Влюбился? Чушь! Как можно влюбиться в человека, о котором почти ничего не знаешь. Это было другое. Что-то, что пока было для меня загадкой. Мила была для меня загадкой, которую непонятным образом так и тянуло разгадать.

— Ты пьян.

— Это ты пьян, мне со стороны виднее, дружочек. Я знаешь ли давно тебя знаю…

В его словах была правда. Мы выросли вместе, и кому как не Суг Дже знать меня лучше всего.

— Ты забыл упомянуть, что операция прошла успешно.

Выражение лица Суг Дже изменилось до неузнаваемости. Он ел мясо и с совершенно серьезным видом говорил о работе. Говорил так, словно предыдущего разговора не было.

— Да. Я устранил обоих, как и планировалось изначально. Но…

— Цена была слишком высока, Джин. — Дже переложил немного мяса и в мою тарелку, а затем опять наполнил мой стакан. — Однажды ценой можешь стать ты.

— Я знаю…

— Может пора остановиться? Я уже говорил тебе, что начальник Чхве ждет тебя. Ты можешь перестать быть мишенью.

— Но тогда я стану палачом, Суг Дже. А это не входит в мои планы. Я не стану убивать за деньги.

После моих слов, Суг Дже вздрогнул всем телом и застыл. Он знал, как я отношусь к играм богатеньких толстосумов, как и знал, что я никогда не стану их марионеткой.

— Ты прав, Джин. Мы убиваем… Но не платим за это жизнями обычных солдат.

Колкость попала в цель. Суг Дже было доподлинно известно в чём причина перевозки столь опасных террористов, как и о том, что оттуда не должен был вернуться никто. Он три года прослужил со мной плечом к плечу. Он знал, что после подобной операции, формально я должен был быть мёртв на бумаге уже к этому утру, когда мы прощались с Ван Мином.

— Бросай это, Джин.

Впервые за несколько лет, я задумался над этим всерьез. Слишком много этого "впервые" происходило со мной в последнее время.

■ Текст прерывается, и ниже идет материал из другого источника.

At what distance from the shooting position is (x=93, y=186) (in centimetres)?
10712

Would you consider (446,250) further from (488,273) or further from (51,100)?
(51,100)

И следующая неделя в Сеуле не стала исключением. Мне выдали отпуск на месяц, и я впервые так долго был дома. Поэтому первые пару дней я просто гулял. Дышал воздухом родного места, смотрел в лица прохожих и вспоминал, что это моя родина.

Люди суетились, все куда-то спешили, а я просто шел сквозь толпу. Мне было приятно надеть обычный свитер и джинсы. Было приятно не тащить на себе несколько десятков килограмм амуниции и не держать за пазухой оружие. Самым тяжелым на моих плечах сейчас было серое осеннее пальто. Мне не было жарко или холодно, мне не было страшно или тревожно. Я не был на чеку, каждую секунду. Ван Джин, обычный мужчина внутри меня, смог наконец расслабиться.

Естественно ранение и последствия операции во Вьетнаме требовали хоть немного внимания собственному здоровью. Поэтому в приподнятом настроении я заявился в обычную больницу "асан" в центре. Рана затягивалась, но переломы давали о себе знать.